Козоле смотрит на него с ненавистью:
– Заткнись ты, чернильная душа!
– А зря ты в летчики не пошел, Козоле. Ты бы их теперь сеткой половил, – зубоскалит Юпп.
– Идиот, – обрывает его Козоле и бросается наземь, опять собираясь соснуть.
Это и вправду самое лучшее. Дождь усиливается. Мы садимся спиной к спине и укрываемся плащ-палатками. Точно темные кучи земли, торчим мы в нашем окопе. Земля, шинель, и под ней – тлеющий огонек жизни.
Резкий шепот будит меня:
– Живей, живей!..
– Что случилось? – спрашиваю я спросонок.
– Нас посылают на передовую, – ворчит Козоле, поспешно собирая свои вещи.

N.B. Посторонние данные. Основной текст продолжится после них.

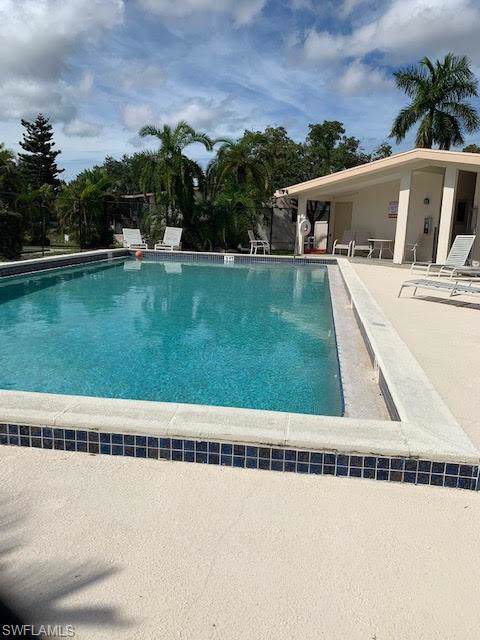 5280 Treetops Dr - Photo 1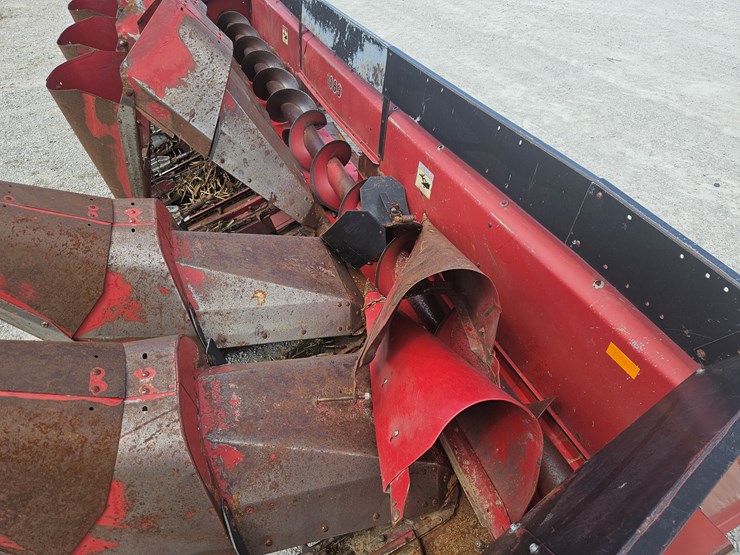 case-ih-1083-image-3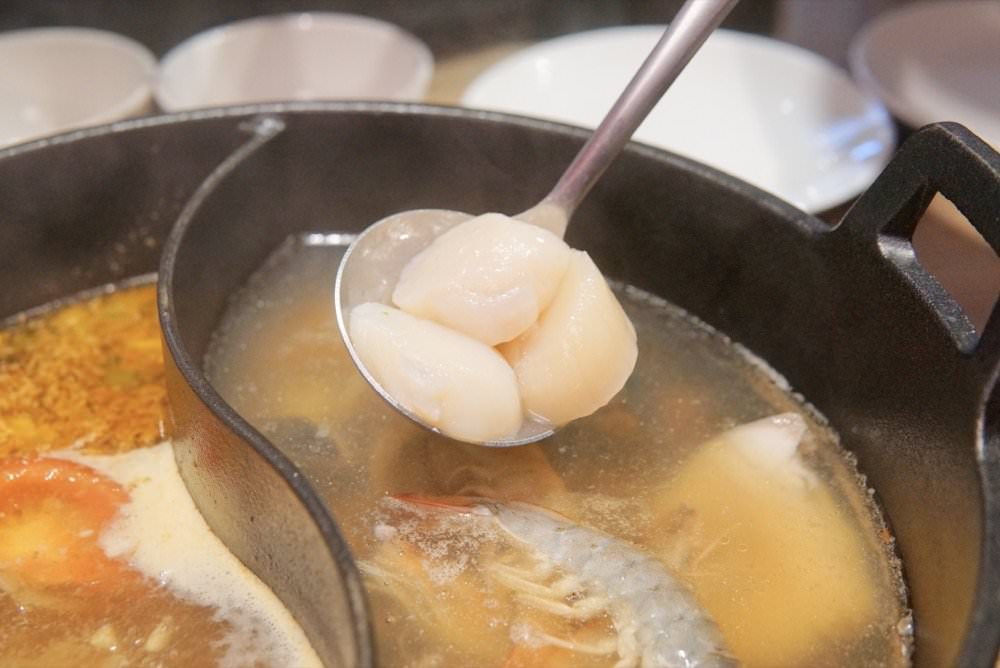 肉多多大變身！網路溫度計好感度星等聲量排名蟬聯兩年第一名肉多多火鍋-桃園春日店！大推爆炒石頭火鍋、海陸爆擊！桃園榜上有名夜宵火鍋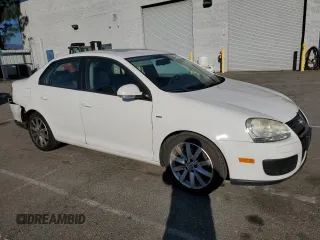 2010 Volkswagen Jetta Wolfsburg Edition с VIN 3VWRA7AJ1AM050485, выставлен на аукционе Copart как лот 47017435 с пробегом 154 993 миль миль и Списание • Salvage title. История ставок и продаж доступна на DreamBid. Изображение 4.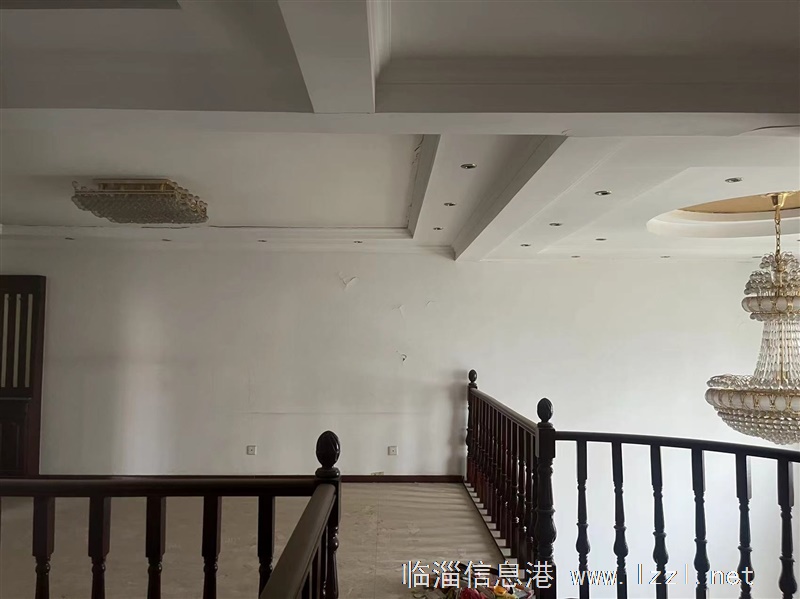 超级豪宅278平送130阁楼加100室外露台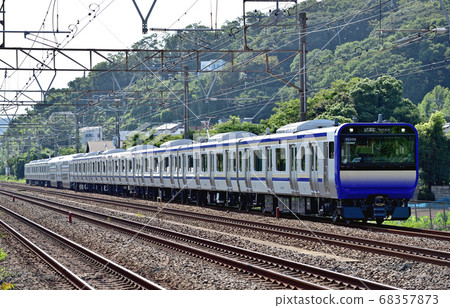 Tokaido Main Line Ninomiya-Oiso JR East E235 Series 1000 series (Kamakura) F-01 formation test run Tokaido Main Line Ninomiya-Oiso JR East E235 Series 1000 series (Kamakura) F-01 formation test run 68357873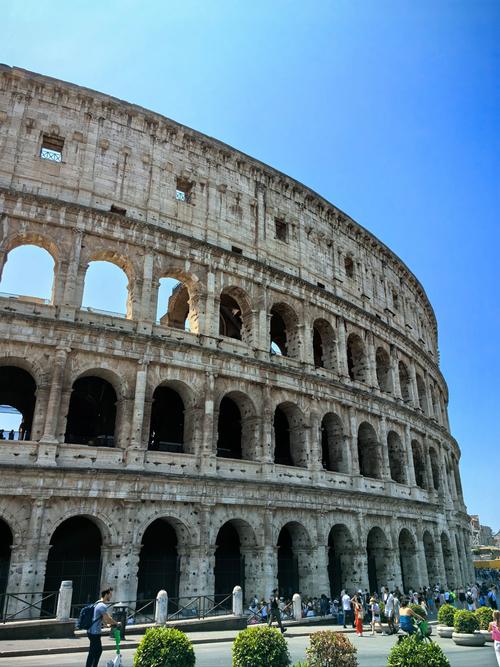 古罗马建筑风格的独特魅力（罗马建筑要素启示现代公共空间与城市更新）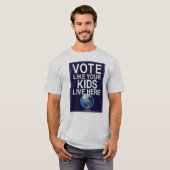 メンズTシャツ – 子供たちが住んでいるような投票 Tシャツ (正面フル)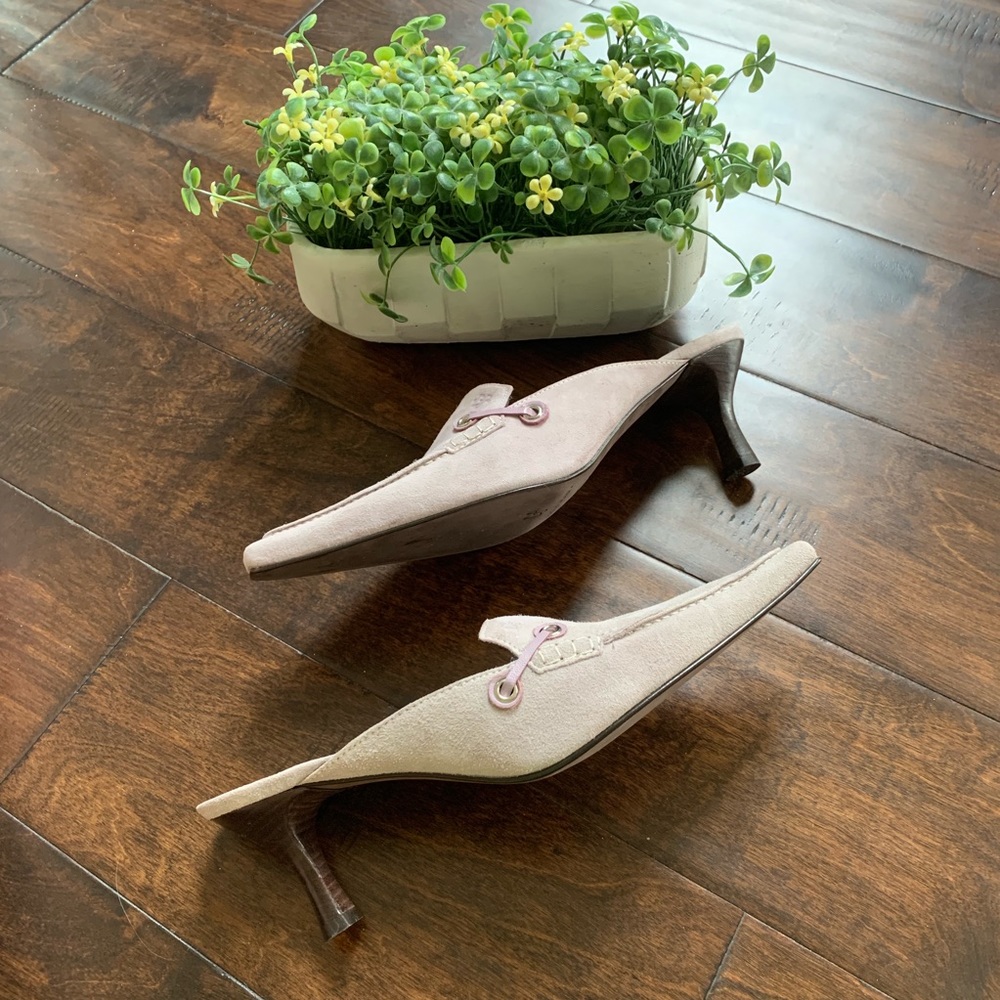 Donald J Pliner Lyla Mauve Suede Mules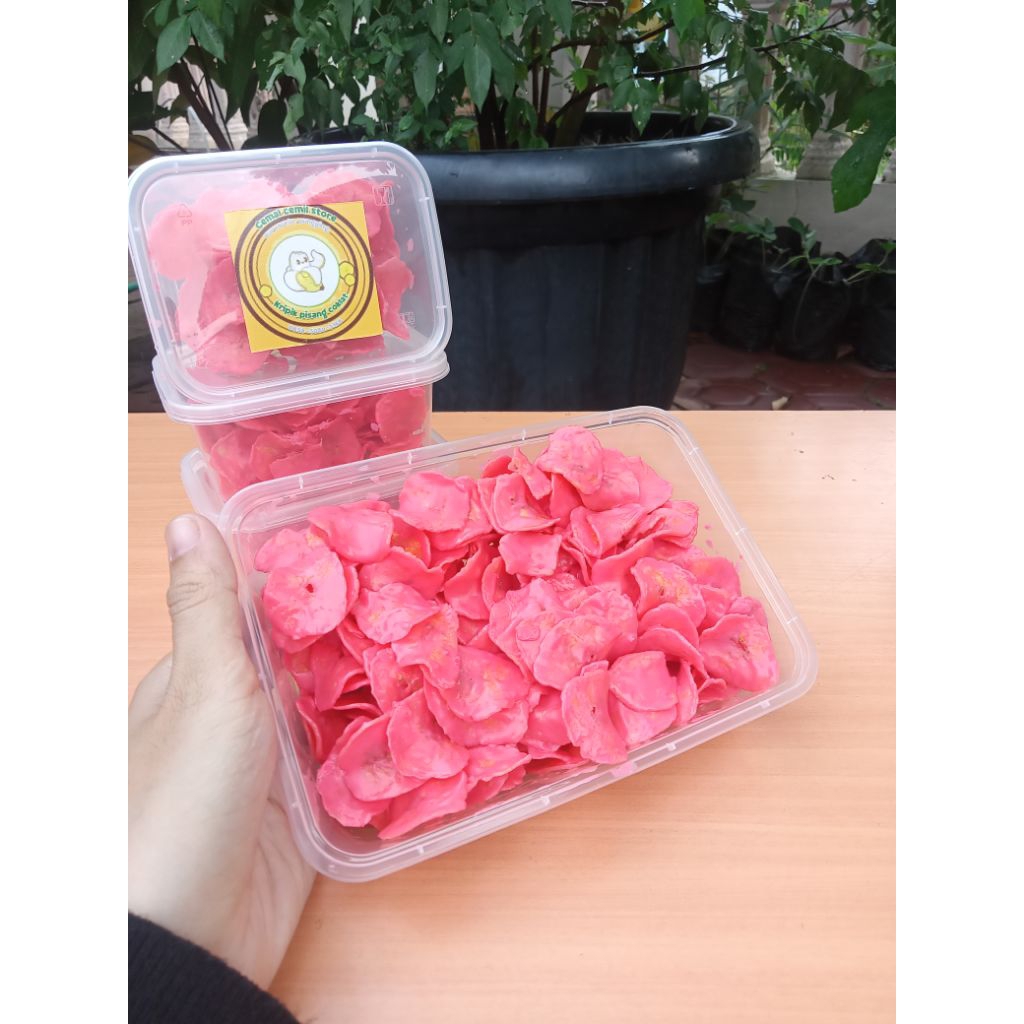 

Keripik Pisang Coklat Lumer varian Strawberry 650 ml / 150 gram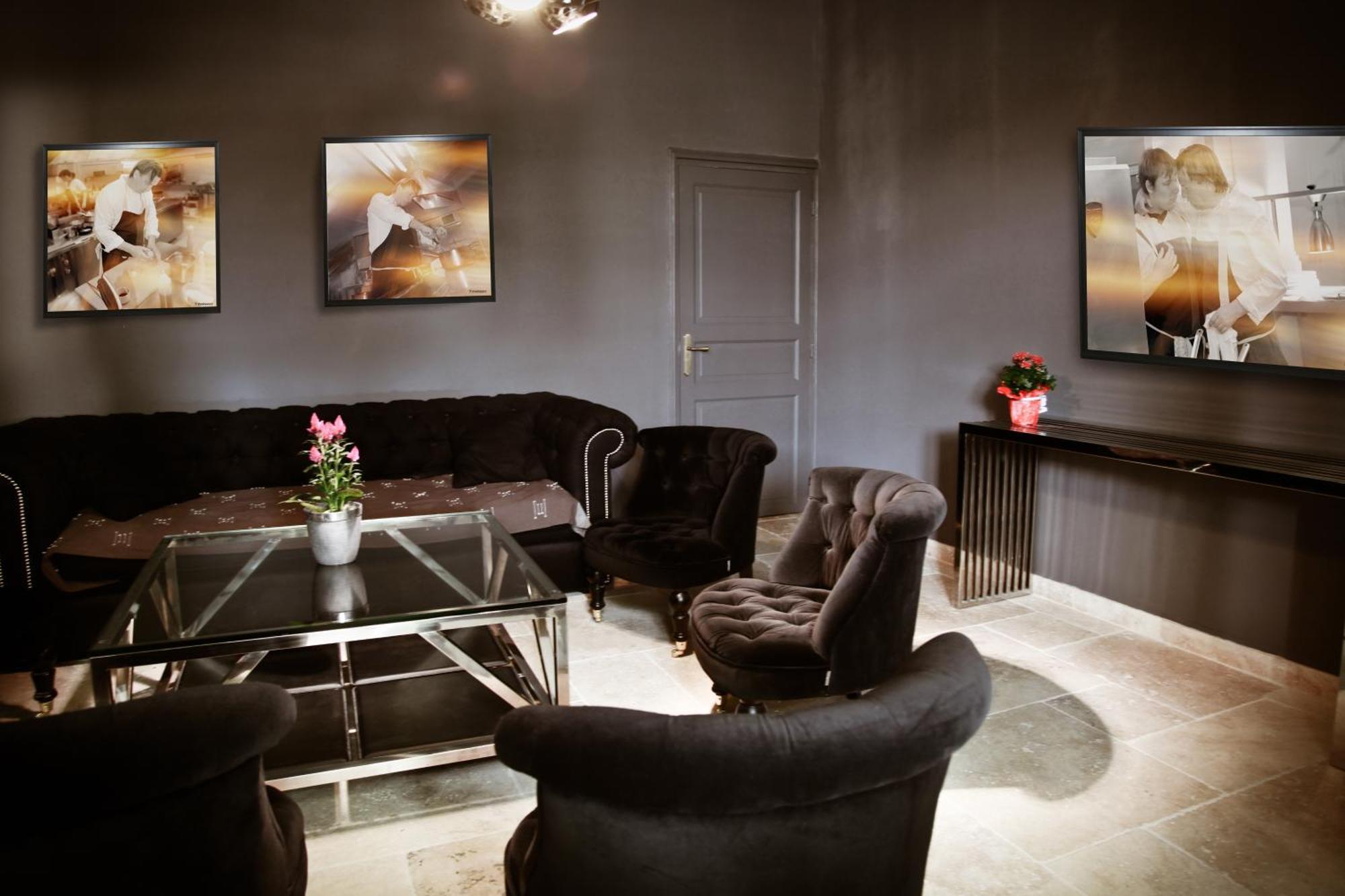Le Pre Du Moulin - Maison Alonso - Hotel & Restaurant Сериньян-дю-Конта Экстерьер фото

– Но ведь мы только что оттуда, – удивленно говорю я.
– А черт их разберет, – ругается Веслинг. – Война ведь как будто кончена.
– Вперед! Вперед!
Сам Хеель, командир роты, подгоняет нас. Нетерпеливо носится он по окопу. Людвиг Брайер уже на ногах.
– Ничего не поделаешь, надо идти, – говорит он покорно и запасается ручными гранатами.
Адольф Бетке смотрит на него.
– Оставайся-ка здесь, Людвиг, – говорит он. – Нельзя с таким поносом на передовую.
Брайер мотает головой.
Ремни поскрипывают, винтовки щелкают, и от земли опять вдруг поднимается гнилостный запах смерти. Нам казалось, что мы навсегда избавились от него: высоко взвившейся ракетой засияла мысль о мире, и хотя мы еще не успели поверить в нее, освоить ее, но и одной надежды было достаточно, чтобы немногие минуты, которые потребовались рассказчику, принесшему добрую весть, потрясли нас больше, чем предыдущие двадцать месяцев. Один год войны наслаивался на другой, один год безнадежности присоединялся к другому, и когда мы подсчитывали эти месяцы и годы, мы не знали, чему больше изумляться: тому ли, что уже столько или что всего-навсего столько времени прошло. А с тех пор как мы знаем, что мир не за горами, каждый час кажется в тысячу раз тяжелее и каждая минута в огне тянется едва ли не мучительнее и дольше, чем вся война.